The human retinovascular system undergoes a range of changes during the normal aging process, and there is substantial evidence that anatomic and physiologic changes associated with advancing age could upset the balance between retinal oxygen supply and demand. 26 27 28 29 30 31 32 33 34 The precise influence of normal aging on retinal oxygenation is poorly understood. In this study there was a 27-year age range in the control subjects and a 30-year age range in the patients with diabetes. The oldest participant was 54 years of age. Consequently, no elderly persons were tested. However, despite this truncated age range, which could obscure an association, a correlation between ΔPO2 and age was detected in the control group with the retinal oxygenation response increasing approximately linearly as function of age (0.26 mm Hg per year). It is possible that a more subtle association might be found in the patients with diabetes if a larger age range were studied. Nevertheless, this finding suggests that, during the hyperoxic challenge, there was an imbalance between O2 supply and demand, perhaps resulting in a greater oxygen surplus, in the older, nondiabetic individuals. The mechanism underlying this age-related imbalance is not known. A range of structural changes, including a reduction in arteriolar and venular diameters along with the development of anomalous vessel branching geometry, occur in the human retinovascular system during the normal aging process. 34 35 Age-related reductions in blood velocity, 26 28 blood volume, 26 and blood flow, 26 27 as well as increases in vascular resistance, 36 have all been reported to occur in the elderly. Based on these patterns of retinovascular changes, it might be expected that ΔPO2 would decrease with age. Clearly, this was not the case in the present study. Alternatively, retinovascular reactivity (autoregulation) declines during normal aging, 37 38 and this decline would be expected to result in an increase in ΔPO2 as a function of age. Therefore, the present results appear most consistent with an age-dependent loss of retinovascular reactivity. In this case, there would be relatively less vasoconstriction in older subjects than in younger patients during the hyperoxic challenge, thereby resulting in a greater accumulation of O2 in the preretinal vitreous. 

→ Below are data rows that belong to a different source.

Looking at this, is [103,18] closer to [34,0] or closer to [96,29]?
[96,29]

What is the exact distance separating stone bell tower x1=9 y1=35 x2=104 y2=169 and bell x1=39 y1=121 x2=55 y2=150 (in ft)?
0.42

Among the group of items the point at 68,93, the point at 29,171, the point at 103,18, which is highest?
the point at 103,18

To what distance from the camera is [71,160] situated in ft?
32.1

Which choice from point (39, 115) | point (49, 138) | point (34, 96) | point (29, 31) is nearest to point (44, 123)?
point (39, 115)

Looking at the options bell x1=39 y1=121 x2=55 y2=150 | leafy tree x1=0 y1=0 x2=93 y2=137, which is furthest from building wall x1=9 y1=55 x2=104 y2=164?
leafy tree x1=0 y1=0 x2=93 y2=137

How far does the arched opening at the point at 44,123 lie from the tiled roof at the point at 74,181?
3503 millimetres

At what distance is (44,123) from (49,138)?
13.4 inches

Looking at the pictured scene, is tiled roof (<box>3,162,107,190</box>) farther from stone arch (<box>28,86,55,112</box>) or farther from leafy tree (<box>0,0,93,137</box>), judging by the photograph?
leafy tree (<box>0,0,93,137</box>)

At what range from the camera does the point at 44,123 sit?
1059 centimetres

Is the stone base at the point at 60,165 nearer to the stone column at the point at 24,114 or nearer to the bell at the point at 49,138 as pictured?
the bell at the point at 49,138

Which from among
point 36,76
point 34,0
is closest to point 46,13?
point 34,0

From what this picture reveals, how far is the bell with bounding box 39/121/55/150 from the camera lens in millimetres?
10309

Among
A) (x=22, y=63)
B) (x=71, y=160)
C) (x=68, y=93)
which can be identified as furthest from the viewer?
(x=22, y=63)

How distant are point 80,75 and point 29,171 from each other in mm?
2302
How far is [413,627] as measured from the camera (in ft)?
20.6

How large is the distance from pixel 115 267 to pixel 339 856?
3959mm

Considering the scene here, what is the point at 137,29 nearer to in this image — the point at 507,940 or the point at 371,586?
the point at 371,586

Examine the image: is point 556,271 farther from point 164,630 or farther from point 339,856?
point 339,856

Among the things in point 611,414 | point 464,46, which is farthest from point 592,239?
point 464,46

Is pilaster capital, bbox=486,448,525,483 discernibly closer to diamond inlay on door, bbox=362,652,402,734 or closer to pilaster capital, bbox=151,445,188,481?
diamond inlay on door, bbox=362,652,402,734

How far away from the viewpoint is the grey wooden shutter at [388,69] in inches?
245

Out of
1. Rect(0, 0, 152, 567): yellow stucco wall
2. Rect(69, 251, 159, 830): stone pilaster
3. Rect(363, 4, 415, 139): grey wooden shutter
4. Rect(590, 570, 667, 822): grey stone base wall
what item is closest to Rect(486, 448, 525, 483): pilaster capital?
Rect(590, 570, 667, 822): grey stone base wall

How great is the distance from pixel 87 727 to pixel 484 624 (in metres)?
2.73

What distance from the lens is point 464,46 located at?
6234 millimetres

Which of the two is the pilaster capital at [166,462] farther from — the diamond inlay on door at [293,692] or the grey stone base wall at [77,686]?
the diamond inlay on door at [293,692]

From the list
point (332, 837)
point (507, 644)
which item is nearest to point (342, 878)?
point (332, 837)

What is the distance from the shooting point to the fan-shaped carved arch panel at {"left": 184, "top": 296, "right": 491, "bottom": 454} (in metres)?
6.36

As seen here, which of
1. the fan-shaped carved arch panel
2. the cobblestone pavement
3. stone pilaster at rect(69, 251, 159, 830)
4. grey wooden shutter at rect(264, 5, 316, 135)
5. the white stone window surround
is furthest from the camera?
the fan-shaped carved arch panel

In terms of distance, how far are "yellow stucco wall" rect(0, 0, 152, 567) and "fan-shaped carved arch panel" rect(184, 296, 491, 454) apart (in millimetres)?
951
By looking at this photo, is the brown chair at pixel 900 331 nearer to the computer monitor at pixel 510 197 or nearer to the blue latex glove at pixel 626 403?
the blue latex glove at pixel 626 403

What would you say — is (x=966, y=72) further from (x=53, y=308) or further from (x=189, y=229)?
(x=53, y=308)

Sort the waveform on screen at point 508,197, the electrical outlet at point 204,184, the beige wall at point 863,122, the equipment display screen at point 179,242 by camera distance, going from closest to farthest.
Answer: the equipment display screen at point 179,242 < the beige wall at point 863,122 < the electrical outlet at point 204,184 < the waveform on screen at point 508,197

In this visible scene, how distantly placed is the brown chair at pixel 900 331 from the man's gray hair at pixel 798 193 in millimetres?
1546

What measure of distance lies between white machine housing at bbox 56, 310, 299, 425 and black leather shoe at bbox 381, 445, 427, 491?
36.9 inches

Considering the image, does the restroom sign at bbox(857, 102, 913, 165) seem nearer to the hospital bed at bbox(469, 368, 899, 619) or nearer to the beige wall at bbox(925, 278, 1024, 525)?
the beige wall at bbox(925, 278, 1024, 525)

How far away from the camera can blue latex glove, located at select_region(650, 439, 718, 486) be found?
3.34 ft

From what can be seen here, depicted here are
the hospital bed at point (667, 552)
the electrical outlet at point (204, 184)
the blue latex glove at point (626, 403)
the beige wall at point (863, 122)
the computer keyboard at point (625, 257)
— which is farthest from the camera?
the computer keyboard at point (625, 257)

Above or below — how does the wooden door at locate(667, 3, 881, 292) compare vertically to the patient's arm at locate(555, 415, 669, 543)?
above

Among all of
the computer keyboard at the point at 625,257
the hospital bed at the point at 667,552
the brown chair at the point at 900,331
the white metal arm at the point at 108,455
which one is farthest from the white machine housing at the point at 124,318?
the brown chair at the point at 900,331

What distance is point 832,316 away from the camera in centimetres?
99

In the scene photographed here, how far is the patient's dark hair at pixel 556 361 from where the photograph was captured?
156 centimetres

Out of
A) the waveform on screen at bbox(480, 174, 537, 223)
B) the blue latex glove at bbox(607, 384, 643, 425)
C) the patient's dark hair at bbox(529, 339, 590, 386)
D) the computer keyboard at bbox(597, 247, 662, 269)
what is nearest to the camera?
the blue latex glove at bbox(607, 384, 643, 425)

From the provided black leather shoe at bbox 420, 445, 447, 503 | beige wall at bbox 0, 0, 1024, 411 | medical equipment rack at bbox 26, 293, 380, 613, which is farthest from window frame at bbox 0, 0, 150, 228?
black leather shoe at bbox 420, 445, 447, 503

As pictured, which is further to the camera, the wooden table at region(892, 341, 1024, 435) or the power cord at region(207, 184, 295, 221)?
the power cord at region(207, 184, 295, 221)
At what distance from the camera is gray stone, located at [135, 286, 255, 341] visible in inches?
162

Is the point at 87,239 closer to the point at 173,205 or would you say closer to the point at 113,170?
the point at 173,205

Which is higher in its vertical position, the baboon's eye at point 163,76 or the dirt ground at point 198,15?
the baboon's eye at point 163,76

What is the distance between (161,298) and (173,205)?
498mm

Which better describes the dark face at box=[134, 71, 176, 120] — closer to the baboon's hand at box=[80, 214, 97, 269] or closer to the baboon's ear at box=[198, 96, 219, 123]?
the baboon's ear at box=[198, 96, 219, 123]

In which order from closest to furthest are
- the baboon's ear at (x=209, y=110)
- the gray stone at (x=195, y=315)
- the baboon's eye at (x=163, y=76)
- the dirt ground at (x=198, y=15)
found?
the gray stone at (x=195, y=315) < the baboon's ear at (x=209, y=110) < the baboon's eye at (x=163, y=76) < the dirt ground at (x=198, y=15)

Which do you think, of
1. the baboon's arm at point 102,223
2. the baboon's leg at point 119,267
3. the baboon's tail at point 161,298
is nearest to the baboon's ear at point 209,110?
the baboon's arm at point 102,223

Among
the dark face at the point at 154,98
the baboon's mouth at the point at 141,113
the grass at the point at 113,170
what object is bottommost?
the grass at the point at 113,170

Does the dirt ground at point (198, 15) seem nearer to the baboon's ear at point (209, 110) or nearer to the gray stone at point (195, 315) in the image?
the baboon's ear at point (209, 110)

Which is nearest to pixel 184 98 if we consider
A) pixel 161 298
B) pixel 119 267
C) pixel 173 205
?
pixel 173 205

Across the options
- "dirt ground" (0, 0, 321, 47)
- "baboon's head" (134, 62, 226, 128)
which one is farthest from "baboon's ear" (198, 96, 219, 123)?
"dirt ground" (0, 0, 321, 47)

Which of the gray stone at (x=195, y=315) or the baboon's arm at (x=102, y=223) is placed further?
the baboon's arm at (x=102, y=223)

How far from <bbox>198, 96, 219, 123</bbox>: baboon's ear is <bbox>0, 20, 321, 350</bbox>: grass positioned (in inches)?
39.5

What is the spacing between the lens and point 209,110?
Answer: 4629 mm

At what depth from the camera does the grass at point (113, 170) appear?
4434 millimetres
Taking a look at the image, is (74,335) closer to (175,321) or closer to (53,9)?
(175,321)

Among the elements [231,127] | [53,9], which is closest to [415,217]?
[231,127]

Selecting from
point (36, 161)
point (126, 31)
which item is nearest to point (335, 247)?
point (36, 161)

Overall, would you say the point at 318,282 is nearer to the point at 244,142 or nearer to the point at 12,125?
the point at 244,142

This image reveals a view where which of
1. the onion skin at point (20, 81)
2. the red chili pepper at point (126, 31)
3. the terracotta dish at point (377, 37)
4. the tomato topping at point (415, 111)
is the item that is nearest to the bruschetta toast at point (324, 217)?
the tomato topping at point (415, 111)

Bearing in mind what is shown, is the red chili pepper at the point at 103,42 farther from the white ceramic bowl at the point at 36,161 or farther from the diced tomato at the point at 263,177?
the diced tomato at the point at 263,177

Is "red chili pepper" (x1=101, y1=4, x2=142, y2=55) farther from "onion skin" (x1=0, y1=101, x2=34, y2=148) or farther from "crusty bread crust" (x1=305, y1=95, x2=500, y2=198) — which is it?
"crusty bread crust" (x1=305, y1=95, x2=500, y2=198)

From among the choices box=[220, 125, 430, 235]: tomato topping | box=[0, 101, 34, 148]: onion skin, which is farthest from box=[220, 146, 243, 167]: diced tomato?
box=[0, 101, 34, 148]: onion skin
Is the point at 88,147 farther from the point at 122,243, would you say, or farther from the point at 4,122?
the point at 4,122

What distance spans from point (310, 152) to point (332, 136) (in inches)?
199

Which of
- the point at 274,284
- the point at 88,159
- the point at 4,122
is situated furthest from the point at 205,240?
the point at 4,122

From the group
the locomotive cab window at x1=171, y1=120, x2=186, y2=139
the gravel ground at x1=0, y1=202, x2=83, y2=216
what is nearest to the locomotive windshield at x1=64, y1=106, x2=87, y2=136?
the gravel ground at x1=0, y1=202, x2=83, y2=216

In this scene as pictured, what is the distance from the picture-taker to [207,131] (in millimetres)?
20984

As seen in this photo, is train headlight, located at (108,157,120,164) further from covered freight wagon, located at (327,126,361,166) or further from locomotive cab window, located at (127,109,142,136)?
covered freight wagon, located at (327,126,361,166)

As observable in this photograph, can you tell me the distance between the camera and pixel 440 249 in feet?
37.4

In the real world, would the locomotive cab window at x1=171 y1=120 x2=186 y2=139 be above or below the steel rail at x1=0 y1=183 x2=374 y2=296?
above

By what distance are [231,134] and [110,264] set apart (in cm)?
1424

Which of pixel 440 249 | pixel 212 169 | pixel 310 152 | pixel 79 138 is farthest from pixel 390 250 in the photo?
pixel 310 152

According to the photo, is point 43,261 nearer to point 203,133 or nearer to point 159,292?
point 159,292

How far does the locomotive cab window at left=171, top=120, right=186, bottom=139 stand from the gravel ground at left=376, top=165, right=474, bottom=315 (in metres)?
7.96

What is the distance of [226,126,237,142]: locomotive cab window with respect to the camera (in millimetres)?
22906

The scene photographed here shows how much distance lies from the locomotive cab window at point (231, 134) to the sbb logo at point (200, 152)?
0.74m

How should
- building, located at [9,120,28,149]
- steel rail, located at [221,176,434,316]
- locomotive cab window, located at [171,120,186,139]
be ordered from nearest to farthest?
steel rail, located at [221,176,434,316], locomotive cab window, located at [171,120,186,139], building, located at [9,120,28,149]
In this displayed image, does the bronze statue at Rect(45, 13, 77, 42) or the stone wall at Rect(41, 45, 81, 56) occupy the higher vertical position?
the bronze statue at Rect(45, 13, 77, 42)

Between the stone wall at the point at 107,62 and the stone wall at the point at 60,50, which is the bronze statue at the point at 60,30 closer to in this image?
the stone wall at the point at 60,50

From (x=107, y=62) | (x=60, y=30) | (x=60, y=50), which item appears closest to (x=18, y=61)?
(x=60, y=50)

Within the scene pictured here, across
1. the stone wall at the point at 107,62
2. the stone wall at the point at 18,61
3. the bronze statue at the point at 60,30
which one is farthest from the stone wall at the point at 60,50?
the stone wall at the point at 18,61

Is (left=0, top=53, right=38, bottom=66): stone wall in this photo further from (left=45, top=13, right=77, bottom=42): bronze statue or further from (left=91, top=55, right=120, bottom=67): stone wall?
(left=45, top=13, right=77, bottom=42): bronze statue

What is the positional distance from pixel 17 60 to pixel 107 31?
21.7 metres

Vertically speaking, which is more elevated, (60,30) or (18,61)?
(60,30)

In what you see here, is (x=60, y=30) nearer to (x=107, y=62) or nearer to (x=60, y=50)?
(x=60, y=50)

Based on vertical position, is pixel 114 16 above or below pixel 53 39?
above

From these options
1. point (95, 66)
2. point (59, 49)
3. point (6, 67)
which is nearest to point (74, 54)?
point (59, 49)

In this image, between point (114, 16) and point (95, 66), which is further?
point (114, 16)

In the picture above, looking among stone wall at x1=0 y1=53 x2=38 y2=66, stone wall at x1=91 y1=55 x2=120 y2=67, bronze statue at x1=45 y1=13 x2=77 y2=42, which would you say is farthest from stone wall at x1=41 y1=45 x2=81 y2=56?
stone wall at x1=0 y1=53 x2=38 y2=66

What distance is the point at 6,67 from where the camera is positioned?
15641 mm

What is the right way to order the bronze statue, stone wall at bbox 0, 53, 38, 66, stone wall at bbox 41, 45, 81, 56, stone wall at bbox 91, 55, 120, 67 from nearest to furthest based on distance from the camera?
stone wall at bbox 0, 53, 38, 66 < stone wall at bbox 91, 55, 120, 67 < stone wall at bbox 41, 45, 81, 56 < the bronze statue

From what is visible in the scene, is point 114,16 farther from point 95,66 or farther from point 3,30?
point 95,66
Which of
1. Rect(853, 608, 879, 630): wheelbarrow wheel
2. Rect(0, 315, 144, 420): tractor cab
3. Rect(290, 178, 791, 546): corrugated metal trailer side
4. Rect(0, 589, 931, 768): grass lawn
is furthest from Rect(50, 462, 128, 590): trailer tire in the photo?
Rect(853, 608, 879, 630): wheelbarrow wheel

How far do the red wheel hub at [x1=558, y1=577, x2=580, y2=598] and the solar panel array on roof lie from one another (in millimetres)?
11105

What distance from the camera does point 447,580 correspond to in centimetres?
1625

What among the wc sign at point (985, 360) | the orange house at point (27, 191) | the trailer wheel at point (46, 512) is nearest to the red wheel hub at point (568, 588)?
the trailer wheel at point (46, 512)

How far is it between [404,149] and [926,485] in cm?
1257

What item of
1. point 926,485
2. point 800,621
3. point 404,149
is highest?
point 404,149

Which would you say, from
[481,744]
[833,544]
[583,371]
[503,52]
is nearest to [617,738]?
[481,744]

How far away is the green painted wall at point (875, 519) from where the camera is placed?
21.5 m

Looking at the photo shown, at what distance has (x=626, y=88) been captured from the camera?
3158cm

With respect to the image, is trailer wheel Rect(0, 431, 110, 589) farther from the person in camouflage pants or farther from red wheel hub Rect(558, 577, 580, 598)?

In this study, we found that ΔPO2 was significantly supernormal in patients with diabetes and that this was true in patients with no clinically detectable retinopathy as well as in patients with BDR. These results are similar to previous reports of an abnormal retinal oxygenation response in experimental diabetes in rodent models of diabetic retinopathy well before the appearance of retinal histopathology. 16 18 19 In these rodent models, drug treatments that corrected the early subnormal retinal ΔPO2 were found also to minimize the late-stage development of retinal histopathology. In addition, therapies that did not correct early abnormal response also were ineffective in halting the development of subsequent histopathology. These data raise the possibility that using functional MRI to measure the increase in ΔPO2 associated with a hyperoxic inhalation challenge could provide a useful technique for the early evaluation of drug treatment efficacy in diabetes. The small sample size in this study makes it difficult to interpret the absence of a significant difference between the no DR and BDR groups. However, we believe that the supernormal retinal oxygenation response observed in patients with diabetes is likely to represent an abnormality in retinovascular reactivity that occurs in association with the development of diabetes and, therefore, presages the development of retinopathy. 
It should be noted that two of the patients had had diabetes for more than 30 years without development of retinopathy (slow progression), whereas one of the patients had it develop relatively quickly (2.5 years, rapid progression). This raises the question of whether patients with either slower or more rapid progression to retinopathy exhibit an atypical ΔPO2. Within the context of the present study, this question is difficult to answer fully because of the relatively small sample. However, an examination of the ΔPO2 values for each of these patients revealed that at no time point did their results vary significantly (i.e., defined as more than 2 SD from the mean of their respective subgroup). Additional studies are needed to investigate this question more fully. 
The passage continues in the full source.